We are looking for highly motivated, enthusiastic, independent, and career-oriented research fellows with a PhD in neuroscience or immunology. Strong molecular biology, cell biology, neuroscience, and/or immunology training is required. Candidates must have first author publications and proven research ability in the following areas: immune cell signaling and function (microglia, macrophages, mast cells, etc.), neuroinflammation, white matter injury, neurobehavioral testing, and small animal surgery. Other lab experience is helpful but not required: brain slice cultures, exosomes, red blood cells, bone marrow transplantation, electron microscope, optogenetics, and brain imaging (MRI, PET, or bioluminescence). A successful postdoc candidate should have a strong work ethic and interact well with others, possess interdisciplinary lab skills, have excellent organizational and communication skills and critical thinking abilities, be able to submit individual training grant and supervise junior lab members, and perform team-oriented as well as independent work. We offer multifaceted scientific projects, a place in a committed team, and strong scientific collaborations. We have an outstanding record in helping trainees obtain postdoctoral fellowship and helping junior faculty obtain career development award. We offer a competitive compensation and benefits package. NIH funding for the position with a minimum of a 2-year appointment is currently available.

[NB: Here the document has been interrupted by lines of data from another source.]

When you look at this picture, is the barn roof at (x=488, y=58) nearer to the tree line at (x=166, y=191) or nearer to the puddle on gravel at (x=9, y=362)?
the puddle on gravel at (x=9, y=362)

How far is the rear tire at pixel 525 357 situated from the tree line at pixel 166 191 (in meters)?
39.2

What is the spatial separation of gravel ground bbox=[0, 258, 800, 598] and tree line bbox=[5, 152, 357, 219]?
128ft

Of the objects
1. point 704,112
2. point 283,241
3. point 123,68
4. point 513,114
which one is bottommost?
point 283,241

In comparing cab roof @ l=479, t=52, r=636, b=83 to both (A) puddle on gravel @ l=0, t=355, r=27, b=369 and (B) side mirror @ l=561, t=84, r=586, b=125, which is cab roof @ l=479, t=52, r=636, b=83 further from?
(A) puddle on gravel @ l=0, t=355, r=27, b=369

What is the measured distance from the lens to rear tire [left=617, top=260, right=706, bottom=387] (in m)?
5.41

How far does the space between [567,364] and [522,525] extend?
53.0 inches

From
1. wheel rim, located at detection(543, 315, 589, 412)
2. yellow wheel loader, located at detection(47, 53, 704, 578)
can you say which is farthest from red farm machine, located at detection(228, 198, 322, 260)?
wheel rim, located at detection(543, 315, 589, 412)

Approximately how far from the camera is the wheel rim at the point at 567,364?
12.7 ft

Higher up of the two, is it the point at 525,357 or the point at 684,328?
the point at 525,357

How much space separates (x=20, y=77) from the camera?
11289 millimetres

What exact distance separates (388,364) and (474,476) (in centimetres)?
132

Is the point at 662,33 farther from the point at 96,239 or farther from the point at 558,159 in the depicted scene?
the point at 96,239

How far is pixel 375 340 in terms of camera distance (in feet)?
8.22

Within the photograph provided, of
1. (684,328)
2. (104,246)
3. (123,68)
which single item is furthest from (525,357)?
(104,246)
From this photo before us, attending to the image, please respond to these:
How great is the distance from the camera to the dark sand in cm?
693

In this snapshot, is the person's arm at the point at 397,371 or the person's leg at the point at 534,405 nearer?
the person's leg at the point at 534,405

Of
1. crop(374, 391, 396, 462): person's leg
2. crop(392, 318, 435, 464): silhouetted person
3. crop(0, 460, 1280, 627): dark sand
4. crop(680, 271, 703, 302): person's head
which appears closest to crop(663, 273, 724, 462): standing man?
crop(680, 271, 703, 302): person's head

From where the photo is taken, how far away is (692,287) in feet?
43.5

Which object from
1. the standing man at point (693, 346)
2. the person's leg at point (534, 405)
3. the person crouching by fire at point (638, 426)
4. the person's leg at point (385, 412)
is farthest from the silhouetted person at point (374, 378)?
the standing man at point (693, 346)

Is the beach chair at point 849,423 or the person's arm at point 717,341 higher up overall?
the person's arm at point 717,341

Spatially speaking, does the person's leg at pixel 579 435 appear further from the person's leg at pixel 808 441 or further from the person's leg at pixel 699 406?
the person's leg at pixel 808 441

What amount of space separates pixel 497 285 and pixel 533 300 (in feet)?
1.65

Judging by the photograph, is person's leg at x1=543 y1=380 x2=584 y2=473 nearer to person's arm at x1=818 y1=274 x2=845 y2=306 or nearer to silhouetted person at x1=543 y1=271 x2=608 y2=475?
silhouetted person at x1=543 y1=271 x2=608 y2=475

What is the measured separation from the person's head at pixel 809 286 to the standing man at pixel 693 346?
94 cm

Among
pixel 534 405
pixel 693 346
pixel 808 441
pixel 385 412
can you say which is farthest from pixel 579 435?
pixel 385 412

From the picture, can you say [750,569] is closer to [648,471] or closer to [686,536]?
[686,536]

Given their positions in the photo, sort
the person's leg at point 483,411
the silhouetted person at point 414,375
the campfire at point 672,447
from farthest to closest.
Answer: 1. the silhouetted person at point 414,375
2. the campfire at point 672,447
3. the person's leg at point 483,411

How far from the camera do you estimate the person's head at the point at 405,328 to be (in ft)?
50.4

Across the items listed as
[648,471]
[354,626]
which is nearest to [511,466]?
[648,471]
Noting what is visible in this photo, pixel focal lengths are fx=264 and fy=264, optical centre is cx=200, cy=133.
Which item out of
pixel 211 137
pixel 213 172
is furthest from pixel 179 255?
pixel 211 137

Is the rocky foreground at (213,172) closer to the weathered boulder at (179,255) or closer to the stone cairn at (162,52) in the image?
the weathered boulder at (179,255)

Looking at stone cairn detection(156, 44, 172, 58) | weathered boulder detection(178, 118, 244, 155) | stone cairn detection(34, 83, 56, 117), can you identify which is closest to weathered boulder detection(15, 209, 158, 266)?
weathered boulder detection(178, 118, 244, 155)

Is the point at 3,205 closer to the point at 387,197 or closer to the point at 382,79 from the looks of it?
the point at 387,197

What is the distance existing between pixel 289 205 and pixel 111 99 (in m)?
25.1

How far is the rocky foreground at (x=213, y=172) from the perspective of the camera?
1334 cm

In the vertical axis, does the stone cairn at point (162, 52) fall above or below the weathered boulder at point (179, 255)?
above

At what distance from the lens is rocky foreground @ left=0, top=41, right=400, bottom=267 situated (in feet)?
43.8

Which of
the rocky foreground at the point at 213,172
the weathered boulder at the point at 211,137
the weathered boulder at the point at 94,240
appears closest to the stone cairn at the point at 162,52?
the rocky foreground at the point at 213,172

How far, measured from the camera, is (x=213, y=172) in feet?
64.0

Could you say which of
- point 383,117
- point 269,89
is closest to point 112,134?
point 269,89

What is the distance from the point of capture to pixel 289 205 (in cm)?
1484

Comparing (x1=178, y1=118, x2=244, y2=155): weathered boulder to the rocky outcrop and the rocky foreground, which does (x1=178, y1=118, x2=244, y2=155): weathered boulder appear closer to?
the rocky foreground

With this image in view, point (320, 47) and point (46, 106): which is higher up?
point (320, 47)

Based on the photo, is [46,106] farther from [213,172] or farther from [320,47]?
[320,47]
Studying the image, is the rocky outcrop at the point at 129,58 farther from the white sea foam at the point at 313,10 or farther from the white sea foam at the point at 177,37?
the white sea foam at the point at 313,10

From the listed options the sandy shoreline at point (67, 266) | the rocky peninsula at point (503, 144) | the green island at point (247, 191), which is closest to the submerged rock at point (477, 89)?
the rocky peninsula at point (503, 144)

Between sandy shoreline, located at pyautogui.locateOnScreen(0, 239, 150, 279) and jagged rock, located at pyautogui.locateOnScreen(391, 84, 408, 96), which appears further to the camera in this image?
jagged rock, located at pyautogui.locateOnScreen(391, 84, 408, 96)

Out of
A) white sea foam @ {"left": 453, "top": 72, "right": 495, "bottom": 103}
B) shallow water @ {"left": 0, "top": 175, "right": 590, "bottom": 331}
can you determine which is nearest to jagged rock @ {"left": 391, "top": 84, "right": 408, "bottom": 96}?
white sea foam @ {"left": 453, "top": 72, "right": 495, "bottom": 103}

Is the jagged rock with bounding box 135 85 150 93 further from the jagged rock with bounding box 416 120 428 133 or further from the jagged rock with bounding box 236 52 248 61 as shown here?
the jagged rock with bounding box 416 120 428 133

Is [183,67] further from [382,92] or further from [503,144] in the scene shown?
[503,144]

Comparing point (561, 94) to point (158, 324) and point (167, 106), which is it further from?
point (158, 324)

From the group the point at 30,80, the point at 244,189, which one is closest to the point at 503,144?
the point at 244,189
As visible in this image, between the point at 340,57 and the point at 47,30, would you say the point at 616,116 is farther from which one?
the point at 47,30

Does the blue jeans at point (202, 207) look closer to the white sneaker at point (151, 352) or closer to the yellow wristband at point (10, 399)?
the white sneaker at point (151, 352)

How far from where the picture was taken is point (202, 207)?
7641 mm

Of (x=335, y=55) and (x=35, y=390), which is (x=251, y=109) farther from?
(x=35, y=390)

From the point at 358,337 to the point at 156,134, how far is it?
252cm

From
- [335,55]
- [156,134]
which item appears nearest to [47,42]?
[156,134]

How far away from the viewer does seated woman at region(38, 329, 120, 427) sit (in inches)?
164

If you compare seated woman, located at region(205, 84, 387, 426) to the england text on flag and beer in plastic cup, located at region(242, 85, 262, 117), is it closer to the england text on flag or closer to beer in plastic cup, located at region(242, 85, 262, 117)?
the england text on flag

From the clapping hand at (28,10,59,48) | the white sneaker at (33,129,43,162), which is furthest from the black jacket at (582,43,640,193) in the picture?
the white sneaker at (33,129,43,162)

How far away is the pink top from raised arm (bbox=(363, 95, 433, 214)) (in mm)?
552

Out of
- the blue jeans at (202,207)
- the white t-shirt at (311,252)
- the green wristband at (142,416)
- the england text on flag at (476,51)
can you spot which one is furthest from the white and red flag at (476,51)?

Lab interests: 1) immune cell function (glia, macrophages, mast cells, etc.) and neurovascular inflammation; 2) cell death pathways; 3) white matter injury; and 4) post-stroke depression and emotional regulation. The research projects of our team focus on these targets with the primary goals of discovering new therapeutic strategies for intracerebral hemorrhage or traumatic brain injury and elucidating the underlying cellular and molecular mechanisms.